Starting at the line that contains "boxes (frame 2", output each line through the end of the data exactly, and nothing more.

(Source records)

__________________________________________________

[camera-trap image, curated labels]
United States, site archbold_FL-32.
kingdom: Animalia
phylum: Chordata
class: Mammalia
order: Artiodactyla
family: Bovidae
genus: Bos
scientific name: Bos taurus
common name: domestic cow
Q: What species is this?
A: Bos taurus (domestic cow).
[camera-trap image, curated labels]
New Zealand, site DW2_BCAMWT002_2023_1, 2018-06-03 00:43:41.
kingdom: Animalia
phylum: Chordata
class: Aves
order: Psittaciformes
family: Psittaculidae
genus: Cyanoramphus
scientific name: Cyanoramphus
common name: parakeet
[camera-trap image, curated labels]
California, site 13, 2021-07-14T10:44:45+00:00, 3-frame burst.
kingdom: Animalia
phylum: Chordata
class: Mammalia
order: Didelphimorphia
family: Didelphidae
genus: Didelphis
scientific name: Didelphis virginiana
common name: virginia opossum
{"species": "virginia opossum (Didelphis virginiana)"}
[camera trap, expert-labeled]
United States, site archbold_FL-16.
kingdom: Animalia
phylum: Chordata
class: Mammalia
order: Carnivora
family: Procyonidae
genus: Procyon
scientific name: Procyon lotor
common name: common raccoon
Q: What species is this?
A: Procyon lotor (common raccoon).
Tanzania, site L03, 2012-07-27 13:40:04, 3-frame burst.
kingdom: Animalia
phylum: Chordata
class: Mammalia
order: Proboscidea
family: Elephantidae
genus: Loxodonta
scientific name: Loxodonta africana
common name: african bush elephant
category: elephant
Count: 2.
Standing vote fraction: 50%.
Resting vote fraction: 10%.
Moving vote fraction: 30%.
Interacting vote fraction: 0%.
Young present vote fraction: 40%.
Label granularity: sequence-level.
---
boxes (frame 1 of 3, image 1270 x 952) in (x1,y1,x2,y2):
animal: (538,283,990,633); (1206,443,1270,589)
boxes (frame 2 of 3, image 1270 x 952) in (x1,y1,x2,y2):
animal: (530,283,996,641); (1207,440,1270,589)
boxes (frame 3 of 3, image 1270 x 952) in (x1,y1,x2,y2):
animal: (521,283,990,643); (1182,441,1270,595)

__________________________________________________

▸ **RESULT BELOW**
boxes (frame 2 of 3, image 1270 x 952) in (x1,y1,x2,y2):
animal: (530,283,996,641); (1207,440,1270,589)
boxes (frame 3 of 3, image 1270 x 952) in (x1,y1,x2,y2):
animal: (521,283,990,643); (1182,441,1270,595)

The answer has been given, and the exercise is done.